New push to curb short-selling

Miriam Steffens
November 24, 2008

COMPANIES whose stocks came under heavy attack last week from short-sellers are hoping that a meeting of international sharemarket regulators will bring some respite, having so far unsuccessfully lobbied Canberra and the market watchdog in Australia.

The chairman of the US Securities and Exchange Commission, Christopher Cox, said on Friday he would convene a telephone conference of international regulators tonight to discuss "urgent regulatory issues" dealing with the sharemarket meltdown, which sent America’s S&P 500 down 8.4 per cent last week and prompted a 7.5 per cent slump on the Australian sharemarket.

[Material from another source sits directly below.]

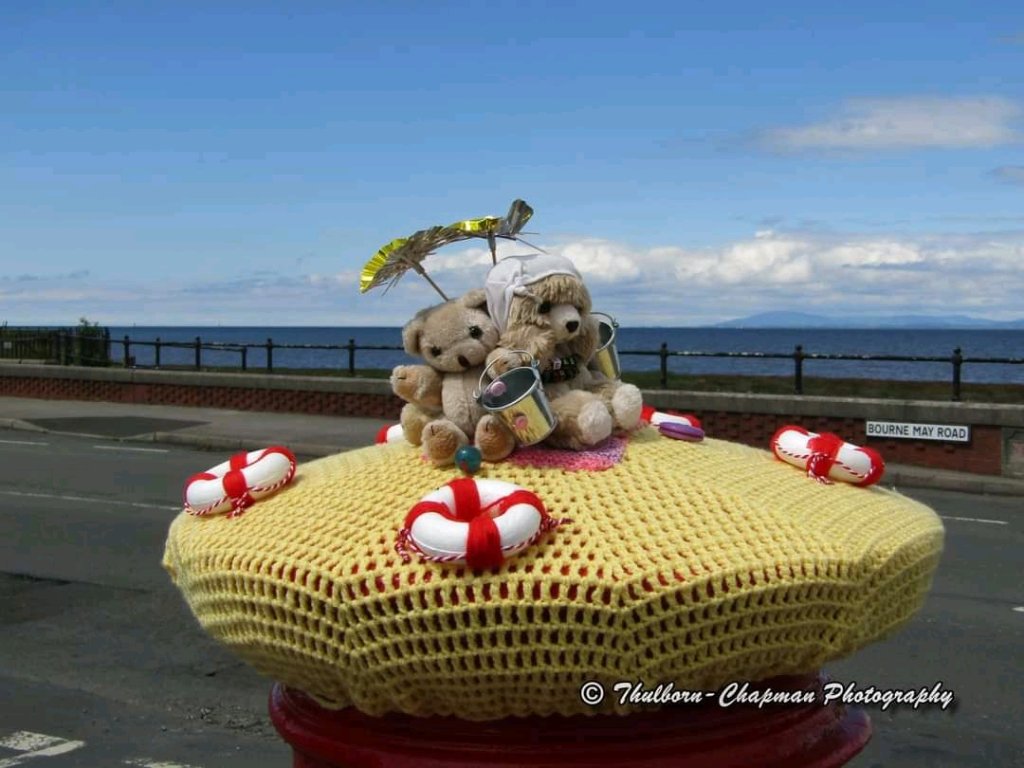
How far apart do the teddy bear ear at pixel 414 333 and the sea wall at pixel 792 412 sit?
11.8 meters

"In addressing turbulent market conditions, it is essential not only that regulators act against securities law violations, including abusive short-selling, but also that there be close co-ordination among international markets to avoid regulatory gaps and unintended consequences," Mr Cox said.

The talks would also look at whether recent steps to reduce manipulative short-selling, such as temporary bans, were effective.

The meeting comes after industry groups and companies targeted by short-sellers in Australia started lobbying the chairman of the Australian Securities and Investments Commission, Tony D’Aloisio, and the Minister for Corporate Law, Nick Sherry, last week.